This study revealed that the level of CAM (both ICAM-1 and VCAM-1) was higher for pure diabetic patients when compared with the control group. Similar findings were detected by other case-control studies conducted on a diabetic patient with microangiopathy, which reveals that the serum levels of both sICAM-1 and sVCAM-1 are elevated in diabetes mellitus patients and shows that these molecules may have a role in the pathogenesis of diabetic microvascular complications.[11] A study conducted on 58 type 2 diabetic patients with microvascular complications and 20 age-matched healthy subjects showed that isolated endothelial cells from diabetic patients express higher amounts of VCAM-1 and ICAM-1.[12] This increase in the level of circulating adhesion molecules reflects endothelial damage due to the positive relationship between those molecules and endothelial cells.

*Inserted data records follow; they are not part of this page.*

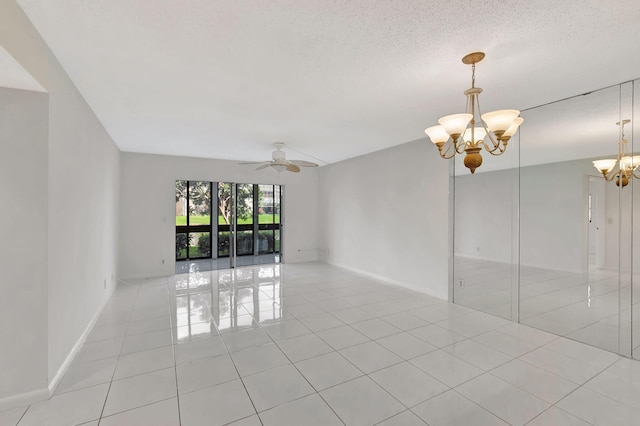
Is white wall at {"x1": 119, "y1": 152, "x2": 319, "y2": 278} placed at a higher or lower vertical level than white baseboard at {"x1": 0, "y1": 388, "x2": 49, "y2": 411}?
higher

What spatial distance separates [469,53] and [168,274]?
21.4 ft

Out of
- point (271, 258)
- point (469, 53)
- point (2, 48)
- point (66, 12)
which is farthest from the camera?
point (271, 258)

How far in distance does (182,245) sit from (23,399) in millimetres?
6077

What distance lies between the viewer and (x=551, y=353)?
9.20 ft

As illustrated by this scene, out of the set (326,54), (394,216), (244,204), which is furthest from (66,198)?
(244,204)

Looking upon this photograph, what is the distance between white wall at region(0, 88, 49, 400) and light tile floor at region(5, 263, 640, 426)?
308mm

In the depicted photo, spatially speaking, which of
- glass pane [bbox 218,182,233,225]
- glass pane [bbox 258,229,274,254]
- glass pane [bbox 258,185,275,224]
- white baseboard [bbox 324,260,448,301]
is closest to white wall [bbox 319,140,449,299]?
white baseboard [bbox 324,260,448,301]

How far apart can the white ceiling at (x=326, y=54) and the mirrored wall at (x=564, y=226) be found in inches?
17.3

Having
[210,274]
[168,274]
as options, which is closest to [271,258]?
[210,274]

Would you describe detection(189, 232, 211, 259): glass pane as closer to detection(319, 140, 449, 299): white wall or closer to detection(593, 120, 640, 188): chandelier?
detection(319, 140, 449, 299): white wall

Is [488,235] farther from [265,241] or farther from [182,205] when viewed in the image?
[182,205]

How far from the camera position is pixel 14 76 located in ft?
5.91

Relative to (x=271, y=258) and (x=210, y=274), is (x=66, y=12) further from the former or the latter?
(x=271, y=258)

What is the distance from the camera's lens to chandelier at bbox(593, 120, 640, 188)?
2.74 m
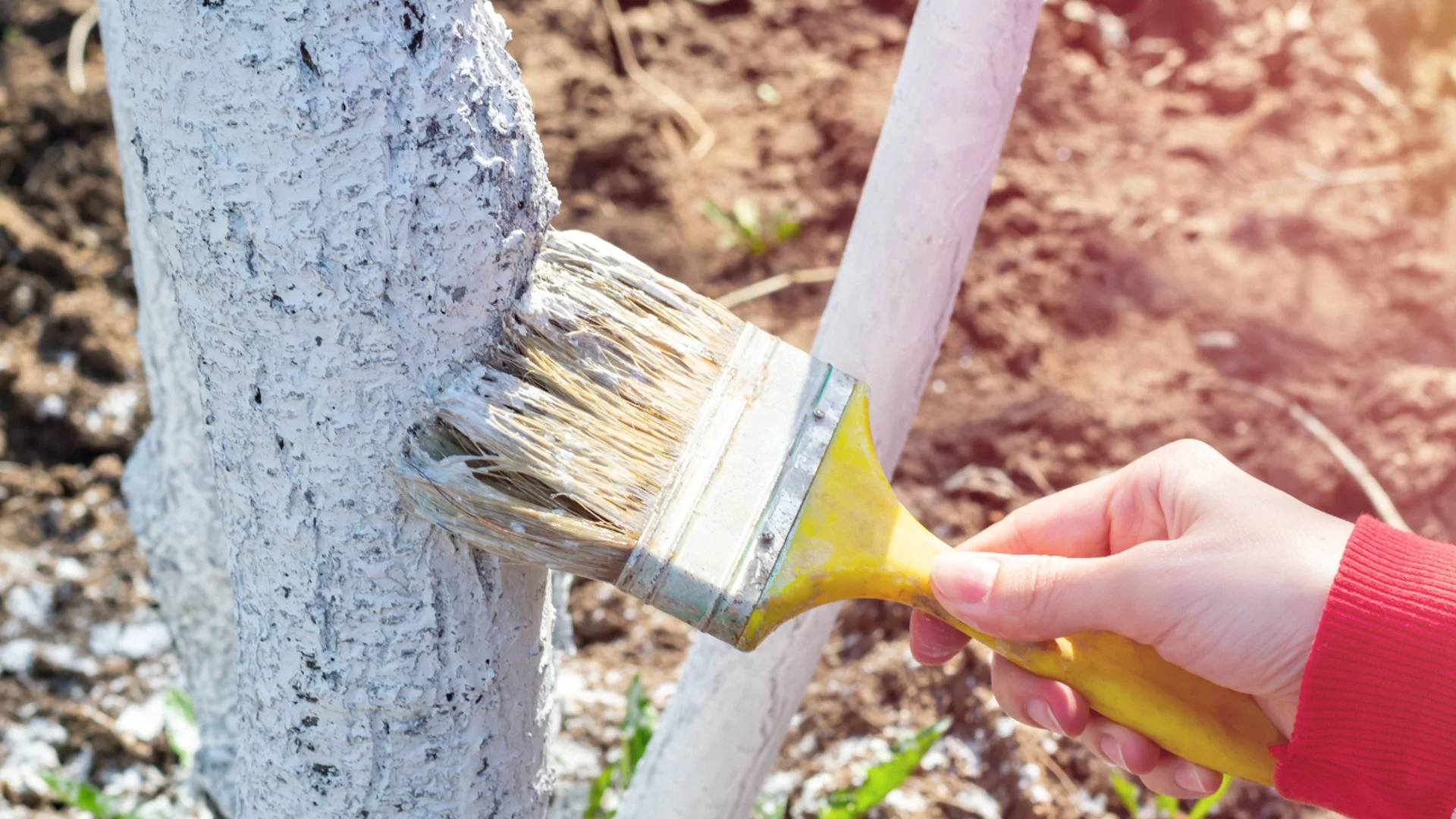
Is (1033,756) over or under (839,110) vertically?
under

In this study, the glycemic control was measured and it reveals that the level of both molecules ICAM-1 and VCAM-1 was positively and strongly related to HbA1c; poor glycemic control leads to an increase in the level of these molecules, which is because the long duration of uncontrolled hyperglycemia aggravates glycemic control and increases the level of these molecules. Another study conducted in euglycemic hyperinsulinemic clamp in three different groups without additional cardiovascular risk factors showed that the increased E-selectin concentrations are related to hyperglycemia, hyperinsulinemia, and insulin resistance, whereas increased ICAM-1 and VCAM-1 plasma concentrations in patients with type 2 diabetes are rather related to hyperglycemia than to hyperinsulinemia or insulin resistance.[13] Some studies support the hypothesis of elevating the level of VCAM-1 in diabetic patients with disease complications such as macrovascular and diabetic kidney disease; this is because isolated endothelial cells from diabetic patients express a higher amount of VCAM-1 than ICAM-1.[12],[14] On the contrary, a study found that even after correcting for glycemic control, CAMs, particularly ICAM-1 and P-selectin, may be independent contributors to the development and progression of diabetic neuropathy. A significant adverse relationship was found between E-selectin, P-selectin, PNCV, and ICAM-1.[15]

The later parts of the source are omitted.